Automotive intelligence firm S&P Global Mobility is predicting that if President Donald Trump’s proposed tariffs lead to a trade war, there’s a 50 percent chance that the auto industry could enter a long period of disruption.
According to The Detroit Free Press, the firm has put out three possible scenarios that could play out, depending on how the trade wars go. In one, production could drop by 20,000 vehicles per day just a week from yesterday.
From S&P via Freep:
“Although some contend that tariffs on the auto industry may boost U.S. manufacturing, only GM, Ford and Stellantis have excess capacity to increase U.S. production, and automakers are not likely to be able to make such a change quickly or cost-effectively,” S&P Global’s report said. “A production shift would also require suppliers to relocate.”
S&P says that the chance of a quick resolution to the tariff issues is only 30 percent.
S&P further points out that the auto industry doesn’t like to invest without long-term stability.
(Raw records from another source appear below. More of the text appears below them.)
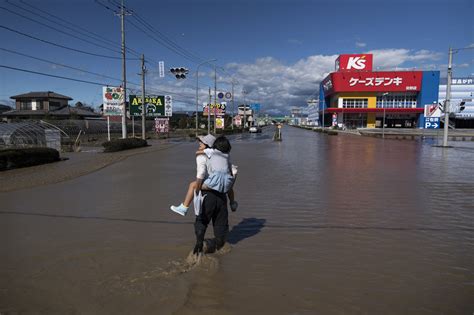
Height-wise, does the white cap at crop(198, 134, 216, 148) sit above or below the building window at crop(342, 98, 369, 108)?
below

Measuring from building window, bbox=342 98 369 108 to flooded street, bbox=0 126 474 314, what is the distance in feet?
248

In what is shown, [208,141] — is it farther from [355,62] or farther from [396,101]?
[396,101]

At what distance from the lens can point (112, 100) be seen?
31953mm

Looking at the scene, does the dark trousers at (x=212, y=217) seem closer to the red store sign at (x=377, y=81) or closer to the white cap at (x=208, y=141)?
the white cap at (x=208, y=141)

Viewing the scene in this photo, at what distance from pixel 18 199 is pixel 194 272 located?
644cm

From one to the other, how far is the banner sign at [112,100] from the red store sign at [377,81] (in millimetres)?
57890

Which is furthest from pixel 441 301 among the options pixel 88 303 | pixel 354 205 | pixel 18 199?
pixel 18 199

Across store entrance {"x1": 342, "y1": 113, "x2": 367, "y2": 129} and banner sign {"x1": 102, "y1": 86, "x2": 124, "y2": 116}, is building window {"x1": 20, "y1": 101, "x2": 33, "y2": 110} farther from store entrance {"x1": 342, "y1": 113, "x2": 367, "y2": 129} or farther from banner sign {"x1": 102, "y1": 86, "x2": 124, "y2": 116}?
store entrance {"x1": 342, "y1": 113, "x2": 367, "y2": 129}

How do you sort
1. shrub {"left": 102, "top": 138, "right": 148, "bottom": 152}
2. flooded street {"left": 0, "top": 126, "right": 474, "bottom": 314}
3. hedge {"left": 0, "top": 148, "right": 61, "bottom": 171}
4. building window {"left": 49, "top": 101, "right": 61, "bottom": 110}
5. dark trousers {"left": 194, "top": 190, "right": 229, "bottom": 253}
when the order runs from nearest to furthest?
flooded street {"left": 0, "top": 126, "right": 474, "bottom": 314}
dark trousers {"left": 194, "top": 190, "right": 229, "bottom": 253}
hedge {"left": 0, "top": 148, "right": 61, "bottom": 171}
shrub {"left": 102, "top": 138, "right": 148, "bottom": 152}
building window {"left": 49, "top": 101, "right": 61, "bottom": 110}

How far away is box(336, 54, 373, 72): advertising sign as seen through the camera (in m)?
80.6

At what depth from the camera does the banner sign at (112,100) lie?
1249 inches

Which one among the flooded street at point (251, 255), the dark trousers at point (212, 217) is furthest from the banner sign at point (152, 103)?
the dark trousers at point (212, 217)

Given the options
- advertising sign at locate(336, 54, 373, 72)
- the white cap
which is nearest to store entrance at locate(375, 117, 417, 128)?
advertising sign at locate(336, 54, 373, 72)

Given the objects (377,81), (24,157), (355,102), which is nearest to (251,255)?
(24,157)
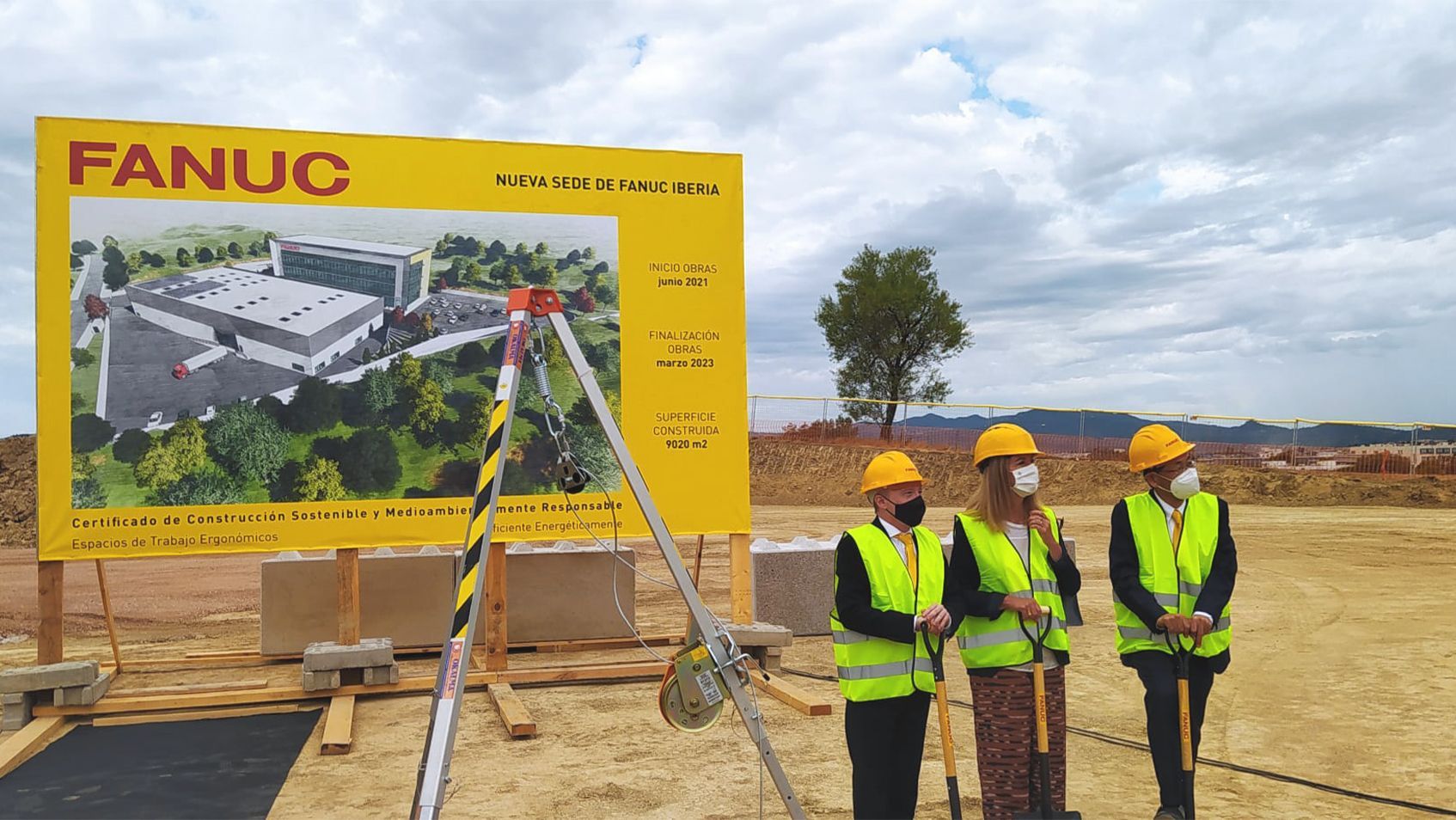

Tariffs aren’t the only thing causing uncertainty that could delay investment and the development of future vehicles — there is also confusion over what may happen with fuel economy and emissions regulations.
Again from S&P via the Freep:
“With tariffs now imposed on Canada and Mexico, we expect significant disruption in the region. S&P Global Mobility sees potential for North American production to drop by up 20,000 units per day within a week,” the report stated. “We now expect that the tariff posture, messaging and coverage through 2025 will be erratic, placing (automakers) and suppliers’ mid- or long-term vehicle and facility planning in a virtual gridlock.”
For now, Trump has enacted 20 percent tariffs on China and put 25 percent tariffs on Canadian and Mexican products, but exempted automakers that are part of the USMCA until April 2. He’s also put 25 percent tariffs on steel and aluminum coming in from all countries. Canada and the European Union have hit back with tariffs on American goods — the EU, for example, is tariffing motorcycles.
China has retaliated, too, with tariffs on chicken, beef, pork, soybeans, fruit, wheat, and corn.
For a vehicle to be USMCA compliant, it must have 75 percent of its content sourced from Canada, Mexico, or the U.S. Additionally, 40 percent of core parts and 70 percent of steel and aluminum must be sourced from the region, and wage requirements also must be met.
Given the complexity of supply chains, it’s hard to say exactly which cars are compliant. S&P says Canadian-built vehicles with engines and transmissions sourced from USMCA countries are the most likely to comply. That means Stellantis, General Motors, and Toyota are the most likely to comply. Honda imports some of its transmissions, and Ford also might not be compliant. S&P says Nissan likely is, as is Mazda, despite importing some transmissions. Hyundai/Kia are likely to be compliant, but it’s harder to tell with Volkswagen. BMW and Mercedes-Benz are unlikely to be compliant because they source engines and transmissions from Europe.
S&P’s three scenarios are this: quick resolution, extended disruption, and tariff winter. That last one means tariffs would continue for a long time and cars would cost more, either because of the tariffs or because automakers would shift some production back to the U.S. and incur higher labor costs. The costs of tariffs or more-expensive labor would be passed on to the consumer. In this last scenario, sales would tumble about 10 percent in the U.S.
S&P does expect some production to shift back to the U.S., either because of the tariffs or because an automaker had already decided to build a certain model in the States but had yet to announce it. Still, it would take time to shift production and sales would likely drop before that can happen.